PAGE TEXT:
════════════════════
Live

Watch CBSN Live

Source of deadly botulism outbreak in Ohio identified

LANCASTER, Ohio -- Health officials say the likely source of the botulism outbreak that killed one person and sickened many others at an Ohio church potluck dinner was home-canned potatoes used in a potato salad.

The Ohio Department of Health said Monday that testing has narrowed the source to potato salad served at the April 19 potluck at Cross Pointe Free Will Baptist Church in Lancaster, which is southeast of Columbus.

CBS Columbus affiliate WBNS-TV reports that about 50 to 60 people are believed to have eaten at the potluck dinner, including 10 children.

A 55-year-old woman died, and officials have confirmed 20 other botulism cases, along with 10 suspected cases. A dozen people are still in the hospital. Patients have been treated with a botulism antitoxin provided by the Centers for Disease Control and Prevention.
════════════════════
PROVIDED DATA:
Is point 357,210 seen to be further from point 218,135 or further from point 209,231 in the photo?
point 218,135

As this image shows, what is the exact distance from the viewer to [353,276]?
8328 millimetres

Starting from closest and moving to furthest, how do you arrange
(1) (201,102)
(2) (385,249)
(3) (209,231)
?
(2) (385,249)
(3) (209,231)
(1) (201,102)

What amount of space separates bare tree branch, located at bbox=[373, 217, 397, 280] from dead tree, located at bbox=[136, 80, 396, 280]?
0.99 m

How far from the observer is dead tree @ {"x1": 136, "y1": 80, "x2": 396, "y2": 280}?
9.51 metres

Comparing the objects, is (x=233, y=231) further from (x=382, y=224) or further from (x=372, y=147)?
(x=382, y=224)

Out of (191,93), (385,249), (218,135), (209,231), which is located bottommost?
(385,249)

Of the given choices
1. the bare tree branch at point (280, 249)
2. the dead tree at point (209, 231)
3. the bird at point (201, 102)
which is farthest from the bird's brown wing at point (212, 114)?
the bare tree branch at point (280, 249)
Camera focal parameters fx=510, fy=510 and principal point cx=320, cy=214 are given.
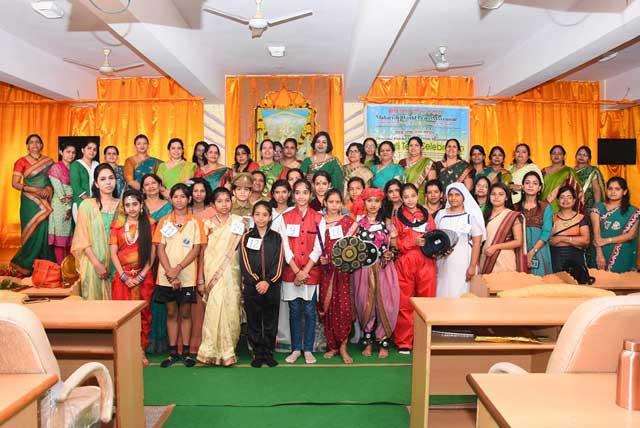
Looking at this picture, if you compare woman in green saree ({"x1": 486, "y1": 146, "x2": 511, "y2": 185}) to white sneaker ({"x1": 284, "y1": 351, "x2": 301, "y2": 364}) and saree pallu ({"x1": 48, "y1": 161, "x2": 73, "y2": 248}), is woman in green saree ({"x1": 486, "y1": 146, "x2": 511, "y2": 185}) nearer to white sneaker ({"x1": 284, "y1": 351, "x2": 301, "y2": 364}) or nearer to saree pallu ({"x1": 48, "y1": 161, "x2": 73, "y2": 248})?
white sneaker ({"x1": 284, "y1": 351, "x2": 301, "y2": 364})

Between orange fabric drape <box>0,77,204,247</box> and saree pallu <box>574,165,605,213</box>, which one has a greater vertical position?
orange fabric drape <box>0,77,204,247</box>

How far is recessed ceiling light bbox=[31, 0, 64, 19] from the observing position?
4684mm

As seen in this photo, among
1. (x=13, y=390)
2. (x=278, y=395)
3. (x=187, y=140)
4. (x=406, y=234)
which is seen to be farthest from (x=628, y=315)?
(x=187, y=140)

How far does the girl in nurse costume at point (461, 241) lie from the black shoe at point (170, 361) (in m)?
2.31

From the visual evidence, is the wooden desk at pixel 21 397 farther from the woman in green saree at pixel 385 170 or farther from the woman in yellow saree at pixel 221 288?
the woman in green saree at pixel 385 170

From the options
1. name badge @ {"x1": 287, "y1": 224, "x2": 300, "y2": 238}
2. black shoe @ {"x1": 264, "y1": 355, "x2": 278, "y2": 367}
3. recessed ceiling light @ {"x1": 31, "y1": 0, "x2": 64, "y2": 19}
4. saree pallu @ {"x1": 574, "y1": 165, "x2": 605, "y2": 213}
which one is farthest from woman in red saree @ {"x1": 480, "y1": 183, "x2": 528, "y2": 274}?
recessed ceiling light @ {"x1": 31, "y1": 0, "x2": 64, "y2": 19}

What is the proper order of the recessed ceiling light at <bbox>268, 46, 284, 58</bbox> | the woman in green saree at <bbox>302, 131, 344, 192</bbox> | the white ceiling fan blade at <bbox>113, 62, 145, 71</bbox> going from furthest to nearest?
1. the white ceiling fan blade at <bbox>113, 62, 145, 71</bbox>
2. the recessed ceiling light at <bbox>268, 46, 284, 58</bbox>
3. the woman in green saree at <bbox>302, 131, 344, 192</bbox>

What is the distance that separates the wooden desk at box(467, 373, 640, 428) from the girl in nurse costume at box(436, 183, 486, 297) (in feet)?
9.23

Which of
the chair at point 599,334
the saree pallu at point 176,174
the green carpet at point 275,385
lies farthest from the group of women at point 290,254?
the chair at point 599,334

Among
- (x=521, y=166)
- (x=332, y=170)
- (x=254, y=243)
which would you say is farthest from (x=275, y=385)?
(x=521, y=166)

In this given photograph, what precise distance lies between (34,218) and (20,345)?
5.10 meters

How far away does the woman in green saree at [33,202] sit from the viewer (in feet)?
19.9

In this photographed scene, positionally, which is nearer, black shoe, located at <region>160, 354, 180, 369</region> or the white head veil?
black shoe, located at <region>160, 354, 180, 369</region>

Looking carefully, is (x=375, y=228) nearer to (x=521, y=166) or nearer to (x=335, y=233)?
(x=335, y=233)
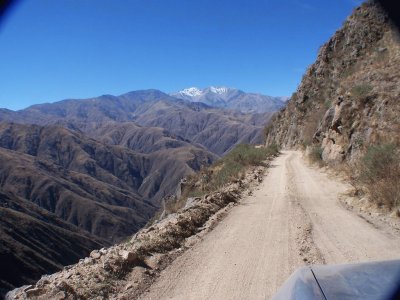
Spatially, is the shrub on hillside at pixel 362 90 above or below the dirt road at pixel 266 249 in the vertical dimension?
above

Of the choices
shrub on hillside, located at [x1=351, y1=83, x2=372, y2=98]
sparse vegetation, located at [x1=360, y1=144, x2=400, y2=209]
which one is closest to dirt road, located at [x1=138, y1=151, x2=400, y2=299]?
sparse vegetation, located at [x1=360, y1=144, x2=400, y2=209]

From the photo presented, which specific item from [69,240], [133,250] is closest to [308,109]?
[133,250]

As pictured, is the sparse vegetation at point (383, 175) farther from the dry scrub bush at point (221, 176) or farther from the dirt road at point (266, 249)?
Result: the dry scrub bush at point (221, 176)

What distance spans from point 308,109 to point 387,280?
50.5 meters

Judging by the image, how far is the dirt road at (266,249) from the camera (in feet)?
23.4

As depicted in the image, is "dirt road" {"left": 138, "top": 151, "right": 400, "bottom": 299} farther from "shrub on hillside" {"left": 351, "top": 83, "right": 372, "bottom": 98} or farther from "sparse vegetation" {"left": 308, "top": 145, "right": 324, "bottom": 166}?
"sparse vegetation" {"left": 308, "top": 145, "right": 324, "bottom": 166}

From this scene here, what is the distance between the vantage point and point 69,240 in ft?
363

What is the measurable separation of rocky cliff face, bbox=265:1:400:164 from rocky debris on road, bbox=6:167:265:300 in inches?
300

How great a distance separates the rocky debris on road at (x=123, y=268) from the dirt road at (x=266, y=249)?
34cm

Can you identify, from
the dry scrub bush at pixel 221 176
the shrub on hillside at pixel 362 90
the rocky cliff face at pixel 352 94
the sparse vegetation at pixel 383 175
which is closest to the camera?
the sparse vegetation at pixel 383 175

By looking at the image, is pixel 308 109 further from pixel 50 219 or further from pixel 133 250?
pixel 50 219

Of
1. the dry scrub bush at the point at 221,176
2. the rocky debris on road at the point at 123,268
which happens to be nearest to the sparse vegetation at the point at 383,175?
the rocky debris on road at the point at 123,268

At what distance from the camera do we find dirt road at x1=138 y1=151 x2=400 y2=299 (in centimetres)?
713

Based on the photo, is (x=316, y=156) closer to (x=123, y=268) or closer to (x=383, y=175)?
════════════════════
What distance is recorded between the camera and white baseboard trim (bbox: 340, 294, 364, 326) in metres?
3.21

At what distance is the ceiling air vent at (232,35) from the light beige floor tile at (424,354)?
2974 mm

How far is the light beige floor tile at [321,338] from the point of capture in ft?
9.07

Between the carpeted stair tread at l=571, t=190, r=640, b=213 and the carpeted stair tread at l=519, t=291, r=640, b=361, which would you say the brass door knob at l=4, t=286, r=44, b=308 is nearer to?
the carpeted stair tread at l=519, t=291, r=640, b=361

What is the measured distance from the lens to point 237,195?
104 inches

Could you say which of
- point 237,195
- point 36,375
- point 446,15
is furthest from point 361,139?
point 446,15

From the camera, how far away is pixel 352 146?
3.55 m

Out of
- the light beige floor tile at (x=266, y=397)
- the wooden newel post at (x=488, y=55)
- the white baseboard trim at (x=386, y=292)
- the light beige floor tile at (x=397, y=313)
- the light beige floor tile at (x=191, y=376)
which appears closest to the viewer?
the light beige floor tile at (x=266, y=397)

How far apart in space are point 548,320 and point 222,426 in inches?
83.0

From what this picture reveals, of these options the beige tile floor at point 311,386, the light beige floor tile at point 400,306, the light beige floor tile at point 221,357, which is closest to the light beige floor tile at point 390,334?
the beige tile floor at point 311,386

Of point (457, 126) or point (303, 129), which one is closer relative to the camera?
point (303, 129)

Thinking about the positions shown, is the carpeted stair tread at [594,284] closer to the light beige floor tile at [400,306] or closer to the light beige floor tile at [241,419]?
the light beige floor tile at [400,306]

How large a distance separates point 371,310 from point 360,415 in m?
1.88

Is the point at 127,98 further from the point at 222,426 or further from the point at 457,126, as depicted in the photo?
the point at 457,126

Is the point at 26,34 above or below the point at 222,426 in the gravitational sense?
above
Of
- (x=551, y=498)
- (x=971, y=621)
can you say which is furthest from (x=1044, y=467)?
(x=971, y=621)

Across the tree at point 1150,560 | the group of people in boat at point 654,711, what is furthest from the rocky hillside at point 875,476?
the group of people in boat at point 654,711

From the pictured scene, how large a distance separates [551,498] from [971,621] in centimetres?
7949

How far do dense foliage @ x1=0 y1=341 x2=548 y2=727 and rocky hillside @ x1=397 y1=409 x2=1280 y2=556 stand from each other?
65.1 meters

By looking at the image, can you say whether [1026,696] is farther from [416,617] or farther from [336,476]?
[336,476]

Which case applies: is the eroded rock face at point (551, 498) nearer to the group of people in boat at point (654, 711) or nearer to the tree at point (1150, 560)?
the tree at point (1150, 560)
════════════════════
TO DO:
[1] Rewrite the paragraph of the botulism article that begins "A 55-year-old woman died" as a short bulleted list that keeps its main facts.
[2] Answer these questions from the botulism article:
(a) What was the likely source of the outbreak?
(b) On what date was the potluck held?
(c) How many children are believed to have eaten at the potluck dinner?
[3] Continue the botulism article from its last paragraph with a few more sentences in the same news style.

RESULTS:
[1]
- A 55-year-old woman died.
- Officials have confirmed 20 other botulism cases and 10 suspected cases.
- A dozen people are still in the hospital.
- Patients received a botulism antitoxin from the Centers for Disease Control and Prevention.

[2]
(a) Home-canned potatoes used in a potato salad.
(b) April 19.
(c) 10.

[3]
Botulism is a rare but serious illness caused by a nerve toxin that is produced by certain kinds of bacteria.

The CDC says symptoms of botulism can include blurred or double vision, drooping eyelids, slurred speech, difficulty swallowing, dry mouth, and muscle weakness -- a result of muscle paralysis caused by the toxin. Without treatment, the paralysis can progress to affect the respiratory muscles, arms, legs, and torso.